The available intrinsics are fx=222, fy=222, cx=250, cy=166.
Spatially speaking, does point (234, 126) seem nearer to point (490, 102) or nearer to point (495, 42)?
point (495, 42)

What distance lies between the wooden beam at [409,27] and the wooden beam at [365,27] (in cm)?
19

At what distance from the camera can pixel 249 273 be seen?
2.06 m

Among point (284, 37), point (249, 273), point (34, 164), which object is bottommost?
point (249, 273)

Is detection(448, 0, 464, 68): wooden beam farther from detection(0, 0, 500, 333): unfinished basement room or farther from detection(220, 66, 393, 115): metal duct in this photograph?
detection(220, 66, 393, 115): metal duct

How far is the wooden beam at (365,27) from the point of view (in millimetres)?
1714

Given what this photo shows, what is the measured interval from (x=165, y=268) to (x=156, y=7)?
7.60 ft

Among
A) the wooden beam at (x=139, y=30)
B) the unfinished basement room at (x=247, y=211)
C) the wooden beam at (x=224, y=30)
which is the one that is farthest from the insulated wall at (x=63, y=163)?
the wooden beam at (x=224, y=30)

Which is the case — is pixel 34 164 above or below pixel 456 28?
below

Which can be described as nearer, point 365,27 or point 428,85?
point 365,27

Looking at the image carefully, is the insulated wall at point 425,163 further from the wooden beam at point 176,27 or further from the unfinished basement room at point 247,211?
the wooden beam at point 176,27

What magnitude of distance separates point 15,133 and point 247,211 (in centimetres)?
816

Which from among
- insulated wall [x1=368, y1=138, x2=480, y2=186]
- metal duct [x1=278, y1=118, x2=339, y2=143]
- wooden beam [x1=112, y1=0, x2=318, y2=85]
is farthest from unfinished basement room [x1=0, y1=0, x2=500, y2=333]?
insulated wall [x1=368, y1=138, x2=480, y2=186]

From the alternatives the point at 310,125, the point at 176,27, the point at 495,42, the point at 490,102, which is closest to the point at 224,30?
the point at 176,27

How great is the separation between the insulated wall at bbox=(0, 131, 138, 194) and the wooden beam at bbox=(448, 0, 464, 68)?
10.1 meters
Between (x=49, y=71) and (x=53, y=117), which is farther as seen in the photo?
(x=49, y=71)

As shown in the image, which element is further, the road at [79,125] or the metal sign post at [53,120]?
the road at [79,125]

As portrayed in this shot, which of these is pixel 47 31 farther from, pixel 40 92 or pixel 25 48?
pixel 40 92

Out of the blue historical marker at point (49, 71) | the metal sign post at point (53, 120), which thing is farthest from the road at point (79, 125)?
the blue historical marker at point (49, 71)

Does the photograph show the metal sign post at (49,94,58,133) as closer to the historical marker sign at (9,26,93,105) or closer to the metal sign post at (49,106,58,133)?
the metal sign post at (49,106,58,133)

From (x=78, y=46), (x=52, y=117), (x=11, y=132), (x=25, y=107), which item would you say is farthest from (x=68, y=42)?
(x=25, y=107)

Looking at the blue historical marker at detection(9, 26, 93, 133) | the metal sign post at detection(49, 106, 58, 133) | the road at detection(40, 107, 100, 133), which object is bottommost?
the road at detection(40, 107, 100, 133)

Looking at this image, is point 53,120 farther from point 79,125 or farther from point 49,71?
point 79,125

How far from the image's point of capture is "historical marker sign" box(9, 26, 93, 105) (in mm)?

* Your instructions
Copy the listing above in full, word for word, keeping every line in its original order.

* Answer below
The available intrinsics are fx=222, fy=222, cx=250, cy=166.
Spatially speaking, does point (234, 126) seem nearer to point (490, 102) or nearer to point (495, 42)?
point (495, 42)

What distance lies between the wooden beam at [409,27] and the wooden beam at [365,27] (in cm)?
19

At what distance from the camera can pixel 249 273 be seen?
2.06 m

Among point (284, 37), point (249, 273), point (34, 164), which object is bottommost?
point (249, 273)

Is detection(448, 0, 464, 68): wooden beam farther from detection(0, 0, 500, 333): unfinished basement room or farther from detection(220, 66, 393, 115): metal duct in this photograph?
detection(220, 66, 393, 115): metal duct

How far is the wooden beam at (365,27) from the point of view (in millimetres)?
1714

Given what this photo shows, what is the measured interval from (x=165, y=268) to (x=156, y=7)?
7.60 ft

Among
A) the wooden beam at (x=139, y=30)
B) the unfinished basement room at (x=247, y=211)
C) the wooden beam at (x=224, y=30)
which is the one that is farthest from the insulated wall at (x=63, y=163)?
the wooden beam at (x=224, y=30)

Which is the case — is pixel 34 164 above or below pixel 456 28?
below

Which can be described as nearer, point 365,27 or point 428,85?
point 365,27

Looking at the image carefully, is the insulated wall at point 425,163 further from the wooden beam at point 176,27 or further from the unfinished basement room at point 247,211?
the wooden beam at point 176,27

What magnitude of distance separates point 15,133 and point 247,211 (in centimetres)?
816

Which from among
- insulated wall [x1=368, y1=138, x2=480, y2=186]
- metal duct [x1=278, y1=118, x2=339, y2=143]
- wooden beam [x1=112, y1=0, x2=318, y2=85]
is farthest from unfinished basement room [x1=0, y1=0, x2=500, y2=333]?
insulated wall [x1=368, y1=138, x2=480, y2=186]

From the alternatives the point at 310,125, the point at 176,27, the point at 495,42, the point at 490,102, which is closest to the point at 224,30?
the point at 176,27

How great is the separation between the insulated wall at bbox=(0, 131, 138, 194) and the wooden beam at bbox=(448, 0, 464, 68)?
10.1 meters
Between (x=49, y=71) and (x=53, y=117), which is farther as seen in the photo?
(x=49, y=71)

As shown in the image, which element is further, the road at [79,125] or the metal sign post at [53,120]?
the road at [79,125]

As portrayed in this shot, which of these is pixel 47 31 farther from, pixel 40 92 or pixel 25 48?
pixel 40 92

Out of the blue historical marker at point (49, 71) | the metal sign post at point (53, 120), which thing is farthest from the road at point (79, 125)?
the blue historical marker at point (49, 71)

Does the photograph show the metal sign post at (49,94,58,133) as closer to the historical marker sign at (9,26,93,105) or closer to the metal sign post at (49,106,58,133)?
the metal sign post at (49,106,58,133)

From (x=78, y=46), (x=52, y=117), (x=11, y=132), (x=25, y=107), which item would you say is farthest from (x=68, y=42)?
(x=25, y=107)

Looking at the blue historical marker at detection(9, 26, 93, 133) | the metal sign post at detection(49, 106, 58, 133) | the road at detection(40, 107, 100, 133), which object is bottommost?
the road at detection(40, 107, 100, 133)

Looking at this image, is point 53,120 farther from point 79,125 or farther from point 49,71?
point 79,125

How far from the image's point of capture is "historical marker sign" box(9, 26, 93, 105) (in mm)?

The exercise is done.